[Saved data entries]
[START]

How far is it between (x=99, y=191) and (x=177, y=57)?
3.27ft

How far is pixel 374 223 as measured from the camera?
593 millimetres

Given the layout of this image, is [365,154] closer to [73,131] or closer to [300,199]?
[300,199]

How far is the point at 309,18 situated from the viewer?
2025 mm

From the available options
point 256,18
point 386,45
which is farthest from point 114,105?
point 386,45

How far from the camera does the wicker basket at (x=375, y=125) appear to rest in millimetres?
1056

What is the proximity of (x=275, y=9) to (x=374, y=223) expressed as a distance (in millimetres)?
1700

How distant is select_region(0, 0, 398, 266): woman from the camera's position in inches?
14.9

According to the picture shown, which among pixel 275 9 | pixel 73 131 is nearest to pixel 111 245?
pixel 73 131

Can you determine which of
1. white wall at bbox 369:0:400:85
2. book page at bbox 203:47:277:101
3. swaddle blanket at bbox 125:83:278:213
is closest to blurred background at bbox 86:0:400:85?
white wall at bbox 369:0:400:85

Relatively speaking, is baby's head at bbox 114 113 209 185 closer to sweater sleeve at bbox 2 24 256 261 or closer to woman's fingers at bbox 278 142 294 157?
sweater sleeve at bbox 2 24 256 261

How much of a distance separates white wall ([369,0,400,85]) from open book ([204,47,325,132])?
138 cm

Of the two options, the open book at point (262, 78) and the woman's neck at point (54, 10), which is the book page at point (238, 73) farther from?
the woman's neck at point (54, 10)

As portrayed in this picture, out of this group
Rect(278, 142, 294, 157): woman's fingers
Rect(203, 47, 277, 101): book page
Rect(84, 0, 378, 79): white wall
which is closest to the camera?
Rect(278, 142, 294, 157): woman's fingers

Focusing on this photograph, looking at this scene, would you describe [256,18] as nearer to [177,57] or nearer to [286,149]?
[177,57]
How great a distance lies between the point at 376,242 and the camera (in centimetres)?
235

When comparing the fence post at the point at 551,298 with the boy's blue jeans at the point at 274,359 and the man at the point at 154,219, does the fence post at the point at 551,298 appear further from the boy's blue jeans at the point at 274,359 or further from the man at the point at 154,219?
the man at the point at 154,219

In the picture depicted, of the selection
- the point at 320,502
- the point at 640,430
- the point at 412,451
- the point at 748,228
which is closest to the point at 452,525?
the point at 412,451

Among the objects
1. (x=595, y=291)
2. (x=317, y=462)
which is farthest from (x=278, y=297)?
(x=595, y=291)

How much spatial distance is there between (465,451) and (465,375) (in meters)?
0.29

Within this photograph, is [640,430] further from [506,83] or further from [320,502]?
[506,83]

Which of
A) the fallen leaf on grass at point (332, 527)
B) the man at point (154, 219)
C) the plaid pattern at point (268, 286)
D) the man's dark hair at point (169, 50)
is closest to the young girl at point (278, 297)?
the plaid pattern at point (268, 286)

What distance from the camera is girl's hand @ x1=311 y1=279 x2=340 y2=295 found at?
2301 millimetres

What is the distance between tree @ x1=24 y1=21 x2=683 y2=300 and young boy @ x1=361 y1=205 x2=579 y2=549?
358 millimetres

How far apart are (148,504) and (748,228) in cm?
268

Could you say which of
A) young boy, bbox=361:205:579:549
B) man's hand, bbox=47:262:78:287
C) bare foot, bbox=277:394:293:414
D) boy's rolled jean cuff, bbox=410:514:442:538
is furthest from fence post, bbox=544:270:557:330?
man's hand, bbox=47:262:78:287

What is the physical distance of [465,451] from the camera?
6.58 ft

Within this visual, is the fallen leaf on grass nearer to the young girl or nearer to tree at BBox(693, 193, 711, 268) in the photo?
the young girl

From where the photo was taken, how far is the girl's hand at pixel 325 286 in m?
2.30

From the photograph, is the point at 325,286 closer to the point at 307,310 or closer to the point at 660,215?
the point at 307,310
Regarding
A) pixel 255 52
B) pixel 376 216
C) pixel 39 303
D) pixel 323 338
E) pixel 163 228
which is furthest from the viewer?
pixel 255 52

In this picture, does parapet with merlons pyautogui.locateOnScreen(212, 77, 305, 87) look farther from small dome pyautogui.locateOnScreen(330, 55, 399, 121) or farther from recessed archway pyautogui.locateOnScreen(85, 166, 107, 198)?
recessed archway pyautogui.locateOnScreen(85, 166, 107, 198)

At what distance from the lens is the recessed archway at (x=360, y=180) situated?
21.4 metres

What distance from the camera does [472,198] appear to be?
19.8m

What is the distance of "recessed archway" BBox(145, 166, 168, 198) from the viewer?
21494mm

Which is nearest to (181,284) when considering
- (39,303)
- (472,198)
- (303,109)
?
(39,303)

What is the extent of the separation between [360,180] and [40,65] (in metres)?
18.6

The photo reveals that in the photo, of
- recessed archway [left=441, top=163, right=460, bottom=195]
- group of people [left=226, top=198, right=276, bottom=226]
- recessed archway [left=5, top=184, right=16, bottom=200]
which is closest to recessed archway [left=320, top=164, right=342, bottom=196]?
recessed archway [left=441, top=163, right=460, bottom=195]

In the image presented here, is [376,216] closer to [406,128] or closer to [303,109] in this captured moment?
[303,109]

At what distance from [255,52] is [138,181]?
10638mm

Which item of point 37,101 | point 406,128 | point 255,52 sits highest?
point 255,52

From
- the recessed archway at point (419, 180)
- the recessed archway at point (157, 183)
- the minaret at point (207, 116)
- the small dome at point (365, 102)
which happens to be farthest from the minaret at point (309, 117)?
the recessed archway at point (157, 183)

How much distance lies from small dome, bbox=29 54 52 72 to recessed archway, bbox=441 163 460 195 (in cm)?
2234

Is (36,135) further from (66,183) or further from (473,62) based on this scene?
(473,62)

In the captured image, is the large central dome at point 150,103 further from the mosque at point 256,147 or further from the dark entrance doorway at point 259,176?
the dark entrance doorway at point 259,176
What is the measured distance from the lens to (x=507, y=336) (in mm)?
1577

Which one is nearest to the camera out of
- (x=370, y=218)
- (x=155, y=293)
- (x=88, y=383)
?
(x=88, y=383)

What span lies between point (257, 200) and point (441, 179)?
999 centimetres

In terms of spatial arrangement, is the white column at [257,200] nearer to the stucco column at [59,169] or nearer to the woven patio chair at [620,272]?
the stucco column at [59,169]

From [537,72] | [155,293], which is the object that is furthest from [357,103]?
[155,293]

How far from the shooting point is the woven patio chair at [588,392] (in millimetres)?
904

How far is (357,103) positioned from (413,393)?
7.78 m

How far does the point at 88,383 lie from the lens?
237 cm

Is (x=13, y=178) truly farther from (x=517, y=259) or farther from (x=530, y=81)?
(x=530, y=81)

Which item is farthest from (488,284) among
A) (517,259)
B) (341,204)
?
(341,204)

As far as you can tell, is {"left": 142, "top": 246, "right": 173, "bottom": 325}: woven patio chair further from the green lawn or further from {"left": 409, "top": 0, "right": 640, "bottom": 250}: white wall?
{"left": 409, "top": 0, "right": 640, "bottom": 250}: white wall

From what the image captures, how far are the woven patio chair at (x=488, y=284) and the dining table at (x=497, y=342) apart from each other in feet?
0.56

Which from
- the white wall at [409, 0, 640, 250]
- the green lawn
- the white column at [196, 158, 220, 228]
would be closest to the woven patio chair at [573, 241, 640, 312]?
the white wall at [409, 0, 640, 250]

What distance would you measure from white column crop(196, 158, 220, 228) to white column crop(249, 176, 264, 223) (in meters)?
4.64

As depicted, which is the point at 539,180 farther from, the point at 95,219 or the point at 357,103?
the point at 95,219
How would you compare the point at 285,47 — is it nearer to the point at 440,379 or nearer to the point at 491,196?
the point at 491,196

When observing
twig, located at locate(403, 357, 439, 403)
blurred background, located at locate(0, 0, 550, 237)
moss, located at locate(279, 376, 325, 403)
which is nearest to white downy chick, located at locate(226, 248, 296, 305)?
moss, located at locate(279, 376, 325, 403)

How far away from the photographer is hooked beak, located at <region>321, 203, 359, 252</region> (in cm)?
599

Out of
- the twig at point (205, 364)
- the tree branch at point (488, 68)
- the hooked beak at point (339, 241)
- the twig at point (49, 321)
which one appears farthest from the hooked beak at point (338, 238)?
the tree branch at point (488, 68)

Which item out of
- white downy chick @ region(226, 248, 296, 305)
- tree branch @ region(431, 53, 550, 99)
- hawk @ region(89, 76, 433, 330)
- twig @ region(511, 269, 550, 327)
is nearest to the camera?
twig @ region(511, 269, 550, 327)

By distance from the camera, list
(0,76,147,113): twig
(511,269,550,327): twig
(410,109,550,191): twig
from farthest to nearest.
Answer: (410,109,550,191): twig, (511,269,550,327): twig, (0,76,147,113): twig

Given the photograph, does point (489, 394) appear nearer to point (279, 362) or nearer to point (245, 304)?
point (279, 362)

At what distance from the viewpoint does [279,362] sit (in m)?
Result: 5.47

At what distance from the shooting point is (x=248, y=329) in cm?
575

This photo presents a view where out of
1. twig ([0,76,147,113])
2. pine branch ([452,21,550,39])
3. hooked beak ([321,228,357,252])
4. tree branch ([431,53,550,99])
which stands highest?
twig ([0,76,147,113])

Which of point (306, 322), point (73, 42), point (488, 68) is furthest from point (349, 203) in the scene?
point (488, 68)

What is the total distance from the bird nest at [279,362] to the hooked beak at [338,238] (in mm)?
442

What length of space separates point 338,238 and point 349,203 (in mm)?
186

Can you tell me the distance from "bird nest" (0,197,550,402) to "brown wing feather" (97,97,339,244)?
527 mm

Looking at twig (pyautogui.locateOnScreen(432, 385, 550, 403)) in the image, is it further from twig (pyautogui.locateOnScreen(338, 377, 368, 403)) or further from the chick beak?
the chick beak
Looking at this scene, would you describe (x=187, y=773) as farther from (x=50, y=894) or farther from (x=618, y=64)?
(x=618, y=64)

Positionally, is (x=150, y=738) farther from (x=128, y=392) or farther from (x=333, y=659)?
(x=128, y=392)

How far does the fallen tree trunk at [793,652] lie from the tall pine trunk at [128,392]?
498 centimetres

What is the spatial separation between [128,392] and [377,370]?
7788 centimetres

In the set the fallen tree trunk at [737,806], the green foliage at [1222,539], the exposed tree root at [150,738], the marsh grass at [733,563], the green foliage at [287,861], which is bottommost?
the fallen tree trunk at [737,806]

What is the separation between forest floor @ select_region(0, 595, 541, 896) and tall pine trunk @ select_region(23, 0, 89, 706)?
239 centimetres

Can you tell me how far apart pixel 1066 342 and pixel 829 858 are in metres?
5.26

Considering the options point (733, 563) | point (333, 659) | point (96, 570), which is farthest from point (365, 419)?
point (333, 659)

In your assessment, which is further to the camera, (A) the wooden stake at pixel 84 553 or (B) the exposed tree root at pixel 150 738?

[END]

EXERCISE INSTRUCTIONS: Reproduce word for word everything from the line containing "Positionally, is (x=150, y=738)" down to the end of the entries above, including both of those ends.

COMPLETE OUTPUT:
Positionally, is (x=150, y=738) farther from (x=128, y=392) or farther from (x=333, y=659)?
(x=128, y=392)

How far does the fallen tree trunk at [793,652] lie from the tall pine trunk at [128,392]?
498 centimetres

What is the spatial separation between [128,392] and [377,370]?
7788 centimetres

In the set the fallen tree trunk at [737,806], the green foliage at [1222,539], the exposed tree root at [150,738], the marsh grass at [733,563], the green foliage at [287,861], which is bottommost?
the fallen tree trunk at [737,806]

What is the separation between forest floor @ select_region(0, 595, 541, 896) and tall pine trunk @ select_region(23, 0, 89, 706)?
239 centimetres

Can you tell me how far apart pixel 1066 342 and pixel 829 858 are in metres?
5.26

Considering the options point (733, 563) | point (333, 659) | point (96, 570), which is farthest from point (365, 419)?
point (333, 659)

In your assessment, which is further to the camera, (A) the wooden stake at pixel 84 553 or (B) the exposed tree root at pixel 150 738?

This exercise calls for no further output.